My husband’s aunt has, well, a specific pallet when it comes to recipes. While I try to stay within her preferred limits as often as possible, our family’s preferred zucchini preparation was well outside the lines. To my surprise, Auntie raved about this side dish and later called to ask for the recipe.
Add to taste:
Extra Virgin Olive Oil
Balsamic Vinegar (Fig balsamic if you can find it)
Grill until cooked, but still firm.
Auntie was surprised, but proceeded to inform me of her pending substitutions:
Place zucchini and in a skillet with butter and sauté.
Add to taste:
Red wine vinegar
I bet you can guess what happened next, right? A week or so later I received a call. Auntie’s recipe was disappointing, and she wondered where she had gone wrong.
Here’s the thing, she still thought her version tasted fine; it just wasn’t the same. And somehow that made it worse than my version.
Comparison is like this isn’t it? We observe a family in a similar life situation or we get a taste of a specific aspect of the coaching life that we love, and we can’t help but measure our current circumstances against the recipe for success.
For various reasons, the first several years of my husband’s coaching career left me battling comparison. We were married when others were single. We had a child and others didn’t. Everywhere I turned I felt out of sync with the people in my social circles, and it made me feel very lonely.
I kept trying to find the right combination of circumstances to make life feel and look as adventurous as those around me, but I didn’t have the same ingredients.
Comparison led me to self-pity, and my pity parties were legendary.
Poor Beth who has this adorable baby who smiles every time he sees her and sleeps through the night but can’t go on a spontaneous road trip.

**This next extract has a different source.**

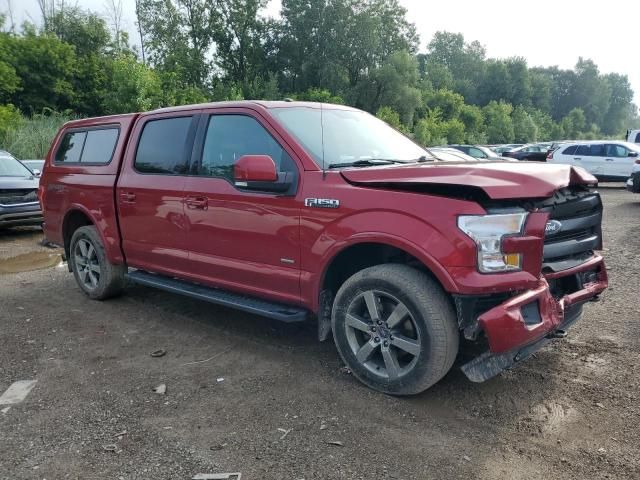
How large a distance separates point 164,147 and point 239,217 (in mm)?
1308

It wasn’t good enough that my sweet husband was home almost every night for dinner, helped around the house on top of his insane football schedule, and prioritized a weekly date night.
Instead of focusing on the fact that my husband was home for dinner, I dwelled on the part of his schedule which required him to go back to the office a few nights a week for recruiting calls and team meetings. I focused on the fact that our diaper budget meant more date nights for dessert than dinner.
I spent a lot of time observing the lives of those around me, instead of focusing on the fantastic life right in front of me.
But that’s not the only way we deal with comparison.
Social media is the worst at encouraging comparison. We see this adorable family in their matching game day outfits smiling on the field after another amazing win, and we somehow convince ourselves our current situation would be so much better if we, too, wore matching game day clothes or cooked the same meal or tried the same work out or read the same books.
The list is as useless as it is endless.
While comparison tries to convince us that we will be satisfied when our outside matches someone else’s, deep down we know there is more to the story. We will never recreate the exact same recipe for our lives as someone else. It’s impossible because we’re starting with different ingredients.
So, here’s my encouragement. Learn from my years of misery and fight against the temptation to compare. Who cares how nice someone else’s house is, or how well behaved their kids who are five years older than yours are (as far as Facebook is telling you).
Sister, look into your husband’s eyes. Pause to really look at his smile. Mama, listen to your children giggle. Watch how the team responds to your man when he’s encouraging them.
That’s right, you can say it. You have an awesome life.